I never thought I’d win.

I didn’t dare to think about it at all from the moment I got the news that Love Me Fierce in Danger: The Life of James Ellroy had been nominated for the Edgar Award for Best Biographical/Critical Book. However, when I took my seat in the banquet room at the Marriott Marquis Hotel, it suddenly occurred to me that I might win, in fact, that I would win, and I’d better prepare a few words.

The Marriott is a beautiful venue with world-famous Schindler Lifts (or perhaps I should say elevators). In the lobby, you input your intended floor into a keypad. You are then directed to an allotted glass elevator which takes you up to your floor, at dizzying speed, without any stops along the way.

After a champagne reception for nominees, we were led to our table where I was delighted to find that I was seated next to a fellow nominee – Colson Whitehead. Whitehead is a two-time Pulitzer winner, and for most of the evening people were swarming around him vying for his attention. He handled it all with impeccable charm and grace. I got to monopolize his attention through sheer luck of the logistical draw. I poured him a very large glass of wine, and he joked that I was trying to get him drunk in case he had to give an acceptance speech. As it happens he didn’t win, and he didn’t get tipsy either.

I was truly honoured to have met Colson Whitehead

When my category was read out, Colson gave me a thumbs-up as my wife Diana let out a supportive whoop. I kept my acceptance speech short but remembered to thank everyone on my list. The best, and funniest, speech of the night was by R.L. Stine who was named a Grand Master of the Mystery Writers of America:

My acceptance speech for Love Me Fierce in Danger: The Life of James Ellroy

One of the strange factors of being a writer is that some of your best friendships are through correspondence. You rarely get a chance to meet these friends in person. That changed when I got to shake the hand of Hard Case Crime founder Charles Ardai, who had been very supportive throughout the research phase of the book. While I was taking official winner photos, Di wangled me an invitation to Otto Penzler’s post-ceremony party at the Brazen Tavern. On the walk over I swapped biographer’s war stories with John Glatt. When we got there I chatted, or perhaps I should say shouted (as it was cacophonously noisy), with Harlan Coben and Katherine Hall Page, who had also been named Grand Master. The person I really wanted to talk to was Penzler.

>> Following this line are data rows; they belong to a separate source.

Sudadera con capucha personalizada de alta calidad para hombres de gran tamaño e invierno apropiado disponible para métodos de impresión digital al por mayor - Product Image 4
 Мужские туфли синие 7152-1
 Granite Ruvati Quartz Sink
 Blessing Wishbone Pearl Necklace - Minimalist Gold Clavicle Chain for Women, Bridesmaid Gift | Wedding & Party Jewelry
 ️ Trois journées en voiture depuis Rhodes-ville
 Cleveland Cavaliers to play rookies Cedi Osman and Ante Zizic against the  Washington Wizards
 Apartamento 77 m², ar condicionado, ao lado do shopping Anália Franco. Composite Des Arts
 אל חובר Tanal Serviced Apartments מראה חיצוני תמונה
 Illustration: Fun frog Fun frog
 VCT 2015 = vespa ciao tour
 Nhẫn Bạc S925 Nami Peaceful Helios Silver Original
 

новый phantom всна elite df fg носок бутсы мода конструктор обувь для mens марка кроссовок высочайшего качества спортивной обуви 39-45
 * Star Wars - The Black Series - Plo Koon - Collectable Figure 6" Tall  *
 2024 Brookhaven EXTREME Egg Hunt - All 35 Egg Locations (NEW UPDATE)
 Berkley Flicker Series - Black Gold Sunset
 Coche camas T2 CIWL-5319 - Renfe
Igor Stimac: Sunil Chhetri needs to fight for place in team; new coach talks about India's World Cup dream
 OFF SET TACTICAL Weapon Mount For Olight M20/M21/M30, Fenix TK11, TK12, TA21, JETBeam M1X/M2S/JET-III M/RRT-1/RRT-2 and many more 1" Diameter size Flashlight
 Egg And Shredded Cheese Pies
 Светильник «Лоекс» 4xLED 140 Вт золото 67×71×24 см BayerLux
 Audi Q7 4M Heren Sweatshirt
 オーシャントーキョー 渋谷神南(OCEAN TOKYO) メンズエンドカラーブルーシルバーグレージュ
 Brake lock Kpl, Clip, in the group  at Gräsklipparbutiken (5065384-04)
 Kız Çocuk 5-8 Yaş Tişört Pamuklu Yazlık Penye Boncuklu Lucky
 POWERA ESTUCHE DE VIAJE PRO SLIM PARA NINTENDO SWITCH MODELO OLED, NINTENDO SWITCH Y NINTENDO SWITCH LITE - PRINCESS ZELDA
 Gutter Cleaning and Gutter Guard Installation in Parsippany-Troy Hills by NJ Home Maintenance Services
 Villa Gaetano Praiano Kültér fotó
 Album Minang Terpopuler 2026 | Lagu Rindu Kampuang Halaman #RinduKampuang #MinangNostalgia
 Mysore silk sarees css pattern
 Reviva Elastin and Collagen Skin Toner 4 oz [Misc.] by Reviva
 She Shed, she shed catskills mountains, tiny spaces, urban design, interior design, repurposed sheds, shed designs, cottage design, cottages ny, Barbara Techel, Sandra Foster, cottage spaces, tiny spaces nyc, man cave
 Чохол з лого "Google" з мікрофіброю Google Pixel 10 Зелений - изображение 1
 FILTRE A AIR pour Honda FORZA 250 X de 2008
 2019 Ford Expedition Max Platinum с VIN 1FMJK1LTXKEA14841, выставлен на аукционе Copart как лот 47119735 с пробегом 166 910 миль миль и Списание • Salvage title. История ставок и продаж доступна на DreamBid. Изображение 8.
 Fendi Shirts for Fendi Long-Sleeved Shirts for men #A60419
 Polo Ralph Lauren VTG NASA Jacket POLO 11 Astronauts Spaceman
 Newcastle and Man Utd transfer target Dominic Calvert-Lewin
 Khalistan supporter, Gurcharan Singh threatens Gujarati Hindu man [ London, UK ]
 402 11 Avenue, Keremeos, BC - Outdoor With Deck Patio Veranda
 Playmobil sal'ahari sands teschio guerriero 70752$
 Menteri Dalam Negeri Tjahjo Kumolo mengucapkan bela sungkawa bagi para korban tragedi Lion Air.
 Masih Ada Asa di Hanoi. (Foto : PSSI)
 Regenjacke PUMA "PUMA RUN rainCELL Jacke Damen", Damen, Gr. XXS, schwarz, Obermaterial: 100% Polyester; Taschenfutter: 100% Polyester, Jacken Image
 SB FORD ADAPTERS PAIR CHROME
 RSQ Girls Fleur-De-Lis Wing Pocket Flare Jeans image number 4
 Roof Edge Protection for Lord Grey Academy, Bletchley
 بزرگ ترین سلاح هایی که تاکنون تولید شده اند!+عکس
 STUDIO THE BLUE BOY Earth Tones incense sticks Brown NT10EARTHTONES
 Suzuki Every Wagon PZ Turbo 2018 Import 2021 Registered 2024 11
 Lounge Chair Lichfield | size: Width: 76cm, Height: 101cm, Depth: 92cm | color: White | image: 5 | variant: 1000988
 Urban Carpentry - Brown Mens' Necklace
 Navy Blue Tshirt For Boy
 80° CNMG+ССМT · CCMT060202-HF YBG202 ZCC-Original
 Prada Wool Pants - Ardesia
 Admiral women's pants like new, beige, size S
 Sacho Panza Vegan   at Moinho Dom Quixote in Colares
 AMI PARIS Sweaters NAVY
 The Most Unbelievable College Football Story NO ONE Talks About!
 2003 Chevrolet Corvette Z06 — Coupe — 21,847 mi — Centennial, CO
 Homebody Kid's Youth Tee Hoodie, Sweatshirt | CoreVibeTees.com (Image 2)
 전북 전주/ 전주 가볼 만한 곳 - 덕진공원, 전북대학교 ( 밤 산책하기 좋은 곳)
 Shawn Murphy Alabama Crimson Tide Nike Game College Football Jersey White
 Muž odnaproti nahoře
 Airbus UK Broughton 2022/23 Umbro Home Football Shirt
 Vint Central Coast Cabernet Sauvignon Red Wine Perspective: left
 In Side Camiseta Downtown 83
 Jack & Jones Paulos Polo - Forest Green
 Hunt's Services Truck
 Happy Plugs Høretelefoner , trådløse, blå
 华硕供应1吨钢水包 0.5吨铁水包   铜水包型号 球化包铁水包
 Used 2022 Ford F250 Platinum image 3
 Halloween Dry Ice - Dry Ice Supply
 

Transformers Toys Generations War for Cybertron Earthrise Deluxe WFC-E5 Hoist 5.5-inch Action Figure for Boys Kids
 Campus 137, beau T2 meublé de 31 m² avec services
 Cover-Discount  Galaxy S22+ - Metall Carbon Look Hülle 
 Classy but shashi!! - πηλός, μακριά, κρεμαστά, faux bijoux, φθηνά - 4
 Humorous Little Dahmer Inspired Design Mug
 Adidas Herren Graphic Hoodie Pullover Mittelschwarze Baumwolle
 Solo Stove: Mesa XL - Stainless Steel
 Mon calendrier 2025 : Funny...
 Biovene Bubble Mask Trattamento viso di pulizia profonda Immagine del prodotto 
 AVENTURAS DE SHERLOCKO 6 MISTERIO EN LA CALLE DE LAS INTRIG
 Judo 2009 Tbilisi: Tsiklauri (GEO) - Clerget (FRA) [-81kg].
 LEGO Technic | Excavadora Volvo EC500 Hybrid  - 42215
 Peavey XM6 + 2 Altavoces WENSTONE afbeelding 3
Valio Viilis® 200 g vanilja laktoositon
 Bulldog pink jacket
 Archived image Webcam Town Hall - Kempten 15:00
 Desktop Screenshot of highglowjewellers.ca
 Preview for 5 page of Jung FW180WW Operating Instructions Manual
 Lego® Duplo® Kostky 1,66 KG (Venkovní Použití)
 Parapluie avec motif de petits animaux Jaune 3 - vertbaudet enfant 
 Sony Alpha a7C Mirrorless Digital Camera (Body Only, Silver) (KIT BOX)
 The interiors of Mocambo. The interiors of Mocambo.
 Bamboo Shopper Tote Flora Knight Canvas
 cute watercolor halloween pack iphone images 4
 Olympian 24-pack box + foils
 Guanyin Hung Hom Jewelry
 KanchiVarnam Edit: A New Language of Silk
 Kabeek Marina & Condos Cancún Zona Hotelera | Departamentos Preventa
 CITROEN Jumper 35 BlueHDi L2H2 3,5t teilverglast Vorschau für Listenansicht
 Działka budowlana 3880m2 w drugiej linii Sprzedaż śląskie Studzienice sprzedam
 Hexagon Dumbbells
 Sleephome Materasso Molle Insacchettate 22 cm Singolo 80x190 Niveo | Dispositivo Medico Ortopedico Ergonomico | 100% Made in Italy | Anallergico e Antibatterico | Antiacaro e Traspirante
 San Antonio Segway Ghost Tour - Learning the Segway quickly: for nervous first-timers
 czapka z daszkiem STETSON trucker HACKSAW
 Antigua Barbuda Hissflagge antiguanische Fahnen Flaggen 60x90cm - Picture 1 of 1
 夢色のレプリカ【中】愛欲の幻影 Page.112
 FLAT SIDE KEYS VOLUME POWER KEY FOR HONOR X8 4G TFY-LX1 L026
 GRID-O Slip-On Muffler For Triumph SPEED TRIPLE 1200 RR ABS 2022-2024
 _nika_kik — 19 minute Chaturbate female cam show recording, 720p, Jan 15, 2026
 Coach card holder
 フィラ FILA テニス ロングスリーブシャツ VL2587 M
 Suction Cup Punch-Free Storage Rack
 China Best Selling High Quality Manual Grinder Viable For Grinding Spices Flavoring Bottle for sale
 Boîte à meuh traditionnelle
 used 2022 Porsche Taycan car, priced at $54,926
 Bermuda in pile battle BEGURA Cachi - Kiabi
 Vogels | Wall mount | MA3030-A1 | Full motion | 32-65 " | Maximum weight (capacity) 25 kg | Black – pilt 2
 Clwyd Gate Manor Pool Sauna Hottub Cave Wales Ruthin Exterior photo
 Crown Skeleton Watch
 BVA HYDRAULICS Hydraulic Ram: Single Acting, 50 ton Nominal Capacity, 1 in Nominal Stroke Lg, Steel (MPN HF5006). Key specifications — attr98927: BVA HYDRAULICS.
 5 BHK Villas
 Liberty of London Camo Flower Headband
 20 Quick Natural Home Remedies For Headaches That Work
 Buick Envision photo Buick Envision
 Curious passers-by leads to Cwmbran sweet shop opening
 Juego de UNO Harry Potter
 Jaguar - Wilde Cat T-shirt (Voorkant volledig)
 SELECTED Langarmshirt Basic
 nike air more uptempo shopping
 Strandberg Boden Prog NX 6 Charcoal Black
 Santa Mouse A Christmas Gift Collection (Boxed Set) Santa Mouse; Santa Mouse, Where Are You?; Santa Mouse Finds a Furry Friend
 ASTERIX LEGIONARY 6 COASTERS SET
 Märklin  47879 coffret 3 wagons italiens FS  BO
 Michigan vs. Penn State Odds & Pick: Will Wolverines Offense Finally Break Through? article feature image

There have been some recent moves to cancel Otto. I can say without hesitation that they are doomed to fail. He is a God at the MWA and the Edgars, which he has been attending since the 1970s. The first thing he said to me was ‘I hate you’… Love Me Fierce in Danger had been pitted against a book published by Penzler’s Mysterious Press. I replied that my win was his fault: he was so candid with me about his time with Ellroy, and it had greatly benefitted the biography. ‘Always being candid is one of my faults’ he retorted with his trademark curmudgeonly charm.

And then the evening was over and it was more or less time to go home. We said a sad farewell to New York City, but with the pleasant knowledge that one day it would draw us back. Our time there had been typically dramatic. Streets near our Harlem residence had been closed off due to student protests against the Israel-Palestine War. Around three hundred students were arrested at Columbia and CUNY. There was a large police presence on the streets.

The only trouble we had with the law came when I was caught trying to smuggle a disembodied head through Customs! Luckily the charming Customs official (that’s usually an oxymoron) took it all in great humour.